=== The input ===
━━━

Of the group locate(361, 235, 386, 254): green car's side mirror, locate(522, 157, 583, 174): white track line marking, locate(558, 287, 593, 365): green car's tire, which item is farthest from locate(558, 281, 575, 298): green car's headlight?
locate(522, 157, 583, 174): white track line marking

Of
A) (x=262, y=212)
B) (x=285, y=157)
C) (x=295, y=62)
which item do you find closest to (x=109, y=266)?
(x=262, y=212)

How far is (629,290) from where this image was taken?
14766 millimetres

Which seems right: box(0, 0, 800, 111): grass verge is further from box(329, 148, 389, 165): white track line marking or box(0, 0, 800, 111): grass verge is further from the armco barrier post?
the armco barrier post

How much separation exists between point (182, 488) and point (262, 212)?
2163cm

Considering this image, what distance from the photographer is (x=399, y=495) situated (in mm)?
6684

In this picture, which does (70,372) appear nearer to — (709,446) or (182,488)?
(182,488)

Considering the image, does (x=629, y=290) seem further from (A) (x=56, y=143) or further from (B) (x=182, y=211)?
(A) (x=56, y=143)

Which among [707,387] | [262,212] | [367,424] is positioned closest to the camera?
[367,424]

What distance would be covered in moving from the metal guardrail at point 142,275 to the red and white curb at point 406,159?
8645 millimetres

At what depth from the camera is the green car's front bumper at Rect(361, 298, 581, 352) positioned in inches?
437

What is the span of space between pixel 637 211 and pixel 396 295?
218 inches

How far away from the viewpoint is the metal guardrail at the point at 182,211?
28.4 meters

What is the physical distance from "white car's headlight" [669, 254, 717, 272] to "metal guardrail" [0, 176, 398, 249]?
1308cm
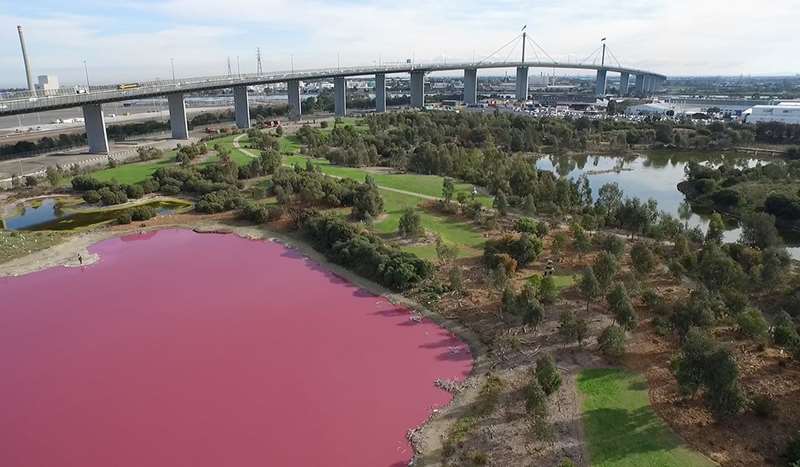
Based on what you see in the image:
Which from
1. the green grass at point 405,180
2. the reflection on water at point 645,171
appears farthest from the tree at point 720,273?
the green grass at point 405,180

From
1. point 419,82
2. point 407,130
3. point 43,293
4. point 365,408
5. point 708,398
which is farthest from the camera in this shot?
point 419,82

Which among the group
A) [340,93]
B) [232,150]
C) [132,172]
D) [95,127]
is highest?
[340,93]

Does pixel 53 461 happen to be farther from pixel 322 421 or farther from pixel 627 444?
pixel 627 444

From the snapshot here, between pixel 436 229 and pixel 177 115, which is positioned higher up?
pixel 177 115

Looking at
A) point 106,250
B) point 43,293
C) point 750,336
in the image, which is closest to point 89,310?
point 43,293

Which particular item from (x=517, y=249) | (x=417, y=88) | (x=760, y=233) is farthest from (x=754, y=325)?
(x=417, y=88)

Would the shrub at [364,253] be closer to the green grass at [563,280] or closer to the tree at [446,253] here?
the tree at [446,253]

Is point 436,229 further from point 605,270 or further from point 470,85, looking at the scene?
point 470,85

━━━

=== Your objective ===
Reproduce the listing above word for word, from the first line to the last, without the picture.

=== Worked answer ===
Of the group locate(361, 235, 386, 254): green car's side mirror, locate(522, 157, 583, 174): white track line marking, locate(558, 287, 593, 365): green car's tire, which item is farthest from locate(558, 281, 575, 298): green car's headlight?
locate(522, 157, 583, 174): white track line marking

Of
A) (x=262, y=212)
B) (x=285, y=157)
C) (x=295, y=62)
which item do you find closest to (x=109, y=266)?
(x=262, y=212)

How far is (629,290) from where this image was taken?
14766 millimetres

Which seems right: box(0, 0, 800, 111): grass verge is further from box(329, 148, 389, 165): white track line marking or box(0, 0, 800, 111): grass verge is further from the armco barrier post?
the armco barrier post

How much separation exists between point (182, 488) and point (262, 212)?
2163cm

Considering this image, what distance from the photographer is (x=399, y=495) situated (in mm)?
6684

In this picture, which does (70,372) appear nearer to — (709,446) or (182,488)?
(182,488)

Considering the image, does (x=629, y=290) seem further from (A) (x=56, y=143) or further from (B) (x=182, y=211)?
(A) (x=56, y=143)

Which among [707,387] | [262,212] | [367,424] is positioned closest to the camera?
[367,424]

What distance would be covered in moving from the metal guardrail at point 142,275 to the red and white curb at point 406,159?
8645 millimetres

At what depth from the camera is the green car's front bumper at Rect(361, 298, 581, 352) positioned in inches?
437

What is the span of space between pixel 637 211 and pixel 396 295?
218 inches

How far away from the viewpoint is the metal guardrail at the point at 182,211?
28.4 meters

What is the physical distance from "white car's headlight" [669, 254, 717, 272] to "metal guardrail" [0, 176, 398, 249]?
1308cm
Based on what you see in the image:
Which from
1. the green grass at point 405,180
2. the reflection on water at point 645,171
appears farthest from the tree at point 720,273?
the green grass at point 405,180

From
1. point 419,82
2. point 407,130
3. point 43,293
4. point 365,408
5. point 708,398
which is farthest from the camera in this shot?
point 419,82

Which among the group
A) [340,93]
B) [232,150]
C) [132,172]
D) [95,127]
is highest?
[340,93]

Does pixel 53 461 happen to be farther from pixel 322 421 or farther from pixel 627 444?
pixel 627 444

From the snapshot here, between pixel 436 229 and pixel 177 115, which is positioned higher up?
pixel 177 115

Looking at
A) point 106,250
B) point 43,293
C) point 750,336
in the image, which is closest to point 89,310?
point 43,293

Which particular item from (x=517, y=249) | (x=417, y=88) | (x=760, y=233) is farthest from (x=754, y=325)?
(x=417, y=88)

Would the shrub at [364,253] be closer to the green grass at [563,280] or closer to the tree at [446,253] here?
the tree at [446,253]

Is point 436,229 further from point 605,270 or further from point 470,85, looking at the scene?
point 470,85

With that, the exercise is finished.